**TRECHO PARA LEITURA**
----------

Pesca comercial no Banco dos Abrolhos tem afetado populações de peixes

Fonte: AUN - AGÊNCIA UNIVERSITÁRIA DE NOTÍCIAS
Pesquisa feita junto ao Instituto Oceanográfico da USP analisou manejo, população e pesca de peixes na região marinha brasileira de Abrolhos. Imagem: Wikimedia Commons.

Na costa central do Brasil há uma importante área marítima com forte atividade comercial pesqueira.  Trata-se do Banco dos Abrolhos, área oceânica que corresponde ao Arquipélago de Abrolhos, na Bahia, e também toda extensão da plataforma continental brasileira que vai da Foz do Rio Doce, em Regência no ES, até a Foz do Rio Jequitinhonha, em Belmonte, no sul baiano.

----------

**OBJETIVO 1**
Copie fielmente o trecho do texto sobre a pesca no Banco dos Abrolhos que vai de "Pesca comercial no" a "no sul baiano.".
O texto e os registros têm origens distintas.

**REGISTROS DE ORIGEM**
----------

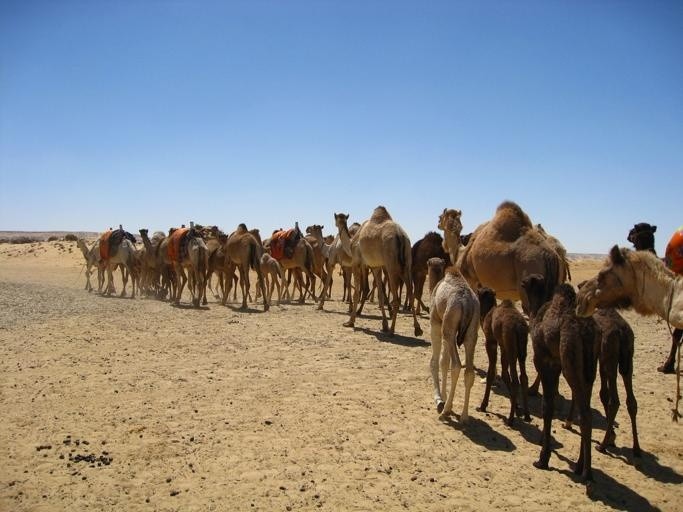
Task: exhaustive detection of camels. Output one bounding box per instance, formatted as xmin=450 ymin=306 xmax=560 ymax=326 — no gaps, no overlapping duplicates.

----------

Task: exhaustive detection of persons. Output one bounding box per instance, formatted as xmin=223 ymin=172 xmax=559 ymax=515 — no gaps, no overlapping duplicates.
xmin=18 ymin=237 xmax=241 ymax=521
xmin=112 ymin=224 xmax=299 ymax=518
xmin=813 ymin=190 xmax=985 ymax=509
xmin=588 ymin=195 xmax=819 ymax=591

----------

**OBJETIVO 2**
Transforme em lista numerada as linhas dos registros que vão da linha com "Task: exhaustive detection of persons." à linha com "xmin=588 ymin=195 xmax=819 ymax=591", incluindo as duas e omitindo as linhas em branco.

**RESULTADO CORRETO 1**
Pesca comercial no Banco dos Abrolhos tem afetado populações de peixes

Fonte: AUN - AGÊNCIA UNIVERSITÁRIA DE NOTÍCIAS
Pesquisa feita junto ao Instituto Oceanográfico da USP analisou manejo, população e pesca de peixes na região marinha brasileira de Abrolhos. Imagem: Wikimedia Commons.

Na costa central do Brasil há uma importante área marítima com forte atividade comercial pesqueira.  Trata-se do Banco dos Abrolhos, área oceânica que corresponde ao Arquipélago de Abrolhos, na Bahia, e também toda extensão da plataforma continental brasileira que vai da Foz do Rio Doce, em Regência no ES, até a Foz do Rio Jequitinhonha, em Belmonte, no sul baiano.

**RESULTADO CORRETO 2**
1. Task: exhaustive detection of persons. Output one bounding box per instance, formatted as xmin=223 ymin=172 xmax=559 ymax=515 — no gaps, no overlapping duplicates.
2. xmin=18 ymin=237 xmax=241 ymax=521
3. xmin=112 ymin=224 xmax=299 ymax=518
4. xmin=813 ymin=190 xmax=985 ymax=509
5. xmin=588 ymin=195 xmax=819 ymax=591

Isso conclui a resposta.